Disappointing results have been reported from a global phase 3 trial investigating the efficacy, safety, and tolerability of serelaxin (Novartis) in patients with acute heart failure (AHF). The study failed to meet either of its coprimary endpoints of a reduction in cardiovascular death through day 180 or reduced worsening heart failure through day 5 when added to standard of care in patients with AHF.
Serelaxin, a relaxin receptor agonist, is a recombinant form of the naturally occurring human relaxin-2 hormone. Human relaxin-2 is present in both men and women, and elevated levels in pregnant women are thought to help the body cope with the additional cardiovascular demands during pregnancy.
The RELAX-AHF-2 trial was a randomized, double-blind, placebo-controlled study involving 6,600 patients hospitalized for AHF. The study was initiated in October 2013.
Serelaxin has had a troubled trial history, having failed in 2014 to win the approval of U.S. and European regulators, according to Reuters. Novartis pressed on in the hope of gathering enough evidence to change regulators’ minds, but the new announcement that the drug has again failed to perform appears to dash those aims.
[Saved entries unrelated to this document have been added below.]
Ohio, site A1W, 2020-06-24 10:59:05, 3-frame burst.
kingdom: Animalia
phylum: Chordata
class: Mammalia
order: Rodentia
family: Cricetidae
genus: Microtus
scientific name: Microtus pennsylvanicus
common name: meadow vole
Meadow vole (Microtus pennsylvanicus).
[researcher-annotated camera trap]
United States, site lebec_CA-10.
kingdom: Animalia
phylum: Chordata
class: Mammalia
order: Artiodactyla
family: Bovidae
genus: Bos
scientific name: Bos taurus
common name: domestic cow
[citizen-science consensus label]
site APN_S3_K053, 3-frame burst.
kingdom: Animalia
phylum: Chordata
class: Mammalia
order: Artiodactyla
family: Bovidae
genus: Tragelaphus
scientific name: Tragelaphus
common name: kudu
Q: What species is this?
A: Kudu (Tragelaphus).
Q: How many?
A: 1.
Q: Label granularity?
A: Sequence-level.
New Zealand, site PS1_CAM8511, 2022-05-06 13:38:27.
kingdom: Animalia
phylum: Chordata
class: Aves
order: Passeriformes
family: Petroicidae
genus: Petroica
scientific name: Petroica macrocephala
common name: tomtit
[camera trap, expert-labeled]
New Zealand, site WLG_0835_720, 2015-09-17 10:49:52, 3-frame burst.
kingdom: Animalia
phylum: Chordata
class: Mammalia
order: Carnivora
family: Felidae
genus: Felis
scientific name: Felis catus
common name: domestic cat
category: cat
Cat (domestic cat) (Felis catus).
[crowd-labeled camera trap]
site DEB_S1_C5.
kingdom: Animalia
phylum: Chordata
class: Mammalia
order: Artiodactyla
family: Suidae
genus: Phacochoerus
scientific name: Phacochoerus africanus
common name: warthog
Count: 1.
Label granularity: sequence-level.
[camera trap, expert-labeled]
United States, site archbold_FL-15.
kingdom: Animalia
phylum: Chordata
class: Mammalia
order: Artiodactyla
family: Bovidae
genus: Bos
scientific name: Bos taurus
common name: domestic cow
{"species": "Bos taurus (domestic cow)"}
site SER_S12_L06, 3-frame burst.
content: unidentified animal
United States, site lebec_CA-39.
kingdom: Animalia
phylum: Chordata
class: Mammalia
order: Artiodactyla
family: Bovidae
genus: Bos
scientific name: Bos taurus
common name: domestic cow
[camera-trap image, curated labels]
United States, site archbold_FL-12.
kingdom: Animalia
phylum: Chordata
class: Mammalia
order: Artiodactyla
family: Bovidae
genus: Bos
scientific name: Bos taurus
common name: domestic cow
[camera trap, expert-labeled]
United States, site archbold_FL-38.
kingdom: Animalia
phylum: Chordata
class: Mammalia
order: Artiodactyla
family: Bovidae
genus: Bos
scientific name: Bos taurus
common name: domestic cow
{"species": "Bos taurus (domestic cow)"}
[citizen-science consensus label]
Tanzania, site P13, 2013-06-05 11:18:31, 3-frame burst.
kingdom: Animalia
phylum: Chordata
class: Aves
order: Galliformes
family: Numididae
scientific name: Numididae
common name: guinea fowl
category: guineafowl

Serelaxin was originally seen as a way for Novartis to fill the gap left by patent expirations on heart drugs such as the company’s valsartan (Diovan), which lost U.S. patent rights in 2012.
AHF is the leading cause of hospitalization in individuals older than 65 years of age. The risk of mortality after hospitalization for AHF is high, with approximately 20% of patients not surviving one year afterwards.